Gina GAMBINO, a minor by her next friend c/o Kinney & Smith, Lauren Boyd, a minor by her next friend c/o Kinney & Smith, Hayfield Secondary School Students, c/o Kinney & Smith, and Hayfield Farm News Staff, c/o Kinney & Smith, Appellees, v. FAIRFAX COUNTY SCHOOL BOARD, Rodney S. Page, Mary Anne Lecos, Anthony T. Lane, Frank M. Alston, Ruth H. Dell, Nancy Falck, Robert G. Hunt, Ann Kahn, John J. Caussin, Robert E. Smith, S. John David, and Doris Torrice, Appellants.
No. 77-1326.
United States Court of Appeals, Fourth Circuit.
Argued June 10, 1977.
Decided Oct. 17, 1977.
Thomas J. Cawley, Fairfax, Va. (William E. Donnelly, III, McCandlish, Lillard, Bauknight, Church & Best, Fairfax, Va., on brief), for appellants.
Michael S. Shelton, Richmond, Va. (Christopher B. Fager, Washington, D. C., James W. Korman, Arlington, Va., on brief), for appellees.
Before WINTER, BUTZNER and RUSSELL, Circuit Judges.
PER CURIAM:
The Fairfax County School Board appeals the district court’s order enjoining it from banning the publication of portions of an article about birth control in a school newspaper, The Farm News The Board’s major contentions are that (1) the first amendment does not apply to The Farm News because it is an in-house organ of the school system, funded and sponsored by the Board, *158and therefore cannot be viewed as a public forum; (2) the school’s students are a captive audience because the newspaper is solicited for and distributed during school hours, and students cannot avoid exposure to the controverted article — therefore the public forum doctrine does not apply; and (3) even if the newspaper itself is subject to the first amendment protection, the article is not protected because its publication would undermine a valid school policy which prohibits the teaching of birth control as part of the curriculum.
Upon considering the Board’s general policy toward student publications, as well as past articles in The Farm News, the district court found that the newspaper was established as a public forum for student expression, and therefore is subject to first amendment protection. It also concluded that the students are not a captive audience merely because of their compulsory attendance at the school. Finally, the court concluded that because the newspaper was established as a public forum and not as an official publication, it cannot be viewed as part of the curriculum; accordingly, the general power of the Board to regulate course content does not apply.

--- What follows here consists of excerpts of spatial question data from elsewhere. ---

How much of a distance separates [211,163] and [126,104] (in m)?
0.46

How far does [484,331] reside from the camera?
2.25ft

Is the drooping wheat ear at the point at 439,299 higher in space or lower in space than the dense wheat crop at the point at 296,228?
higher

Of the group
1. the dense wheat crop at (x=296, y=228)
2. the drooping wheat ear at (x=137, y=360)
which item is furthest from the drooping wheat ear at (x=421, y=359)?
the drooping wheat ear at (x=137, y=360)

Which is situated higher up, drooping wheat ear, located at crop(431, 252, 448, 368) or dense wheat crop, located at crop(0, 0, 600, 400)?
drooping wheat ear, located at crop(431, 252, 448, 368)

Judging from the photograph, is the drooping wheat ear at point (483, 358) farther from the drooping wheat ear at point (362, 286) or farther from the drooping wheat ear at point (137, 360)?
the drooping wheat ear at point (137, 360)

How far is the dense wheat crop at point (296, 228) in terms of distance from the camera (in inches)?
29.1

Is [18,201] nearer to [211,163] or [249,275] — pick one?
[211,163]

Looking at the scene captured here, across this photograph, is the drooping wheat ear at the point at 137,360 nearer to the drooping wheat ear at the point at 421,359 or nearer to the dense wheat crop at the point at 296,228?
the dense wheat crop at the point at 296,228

Because we conclude that the district court’s findings are substantially supported by both the evidence and the law, we affirm for the reasons stated in its opinion. Cf. Bayer v. Kinzler, 383 F.Supp. 1164 (E.D.N.Y.1974), aff’d without opinion, 515 F.2d 504 (2d Cir. 1975).
Affirmed.
DONALD RUSSELL, Circuit Judge,
dissenting:
I dissent.
I take it as accepted that the administration of a secondary school has a perfect legal right to determine whether a thorough presentation of the various methods of contraception should or should not be included in the school curriculum. Mercer v. Michigan State Board of Education (3 judge ct. E.D.Mich.1974) 379 F.Supp. 580, aff’d, 419 U.S. 1081, 95 S.Ct. 673, 42 L.Ed.2d 678. It would make a plain mockery of such a right, however, if the administration’s determination could be frustrated by the publication in a paper, designed for distribution among the secondary school pupils, supported financially from school funds, and intended to be supervised, as this one was, by a faculty representative, of a full course in contraceptive practices, under some notion that the student editor of such a school paper enjoys complete freedom to publish in such paper anything he or she chooses under the First Amendment. I said on behalf of the panel in Quarterman v. Byrd (4th Cir. 1971) 453 F.2d 54, 57-8, quoting from the concurring opinion of Justice Stewart in Tinker v. Des Moines School District (1969) 393 U.S. 503 at 515, 89 S.Ct. 733 at 741, 21 L.Ed.2d 731, and I still believe, that the First Amendment rights of secondary school pupils are not “ ‘co-extensive with those of adults’ ” and that such rights may be “modified or curtailed” to accord to legitimate school concern. To repeat: A school administration certainly has a legitimate concern in eliminating from its curriculum material which may reasonably be considered as conducive to immorality and not appropriate to proper academic education; by the same token, it would seem equally clear that it would not be required to wink at the same material being taught in a backhanded way through the columns of a school paper, sponsored and largely financed by it. Cf. Trachtman v. Anker, 563 F.2d 512 (2d Cir. 1977).
I may add that it seems odd to me that, as I read the authorities, the school administration may validly forbid a teacher in the school system to instruct his or her pupils in contraceptive practices, but it is powerless to forbid the student editor of the school paper, distributed to the pupils, under the school sponsorship and with school support, from instructing on those same practices in the columns of the school paper. See, Mercer, supra, at 585-6.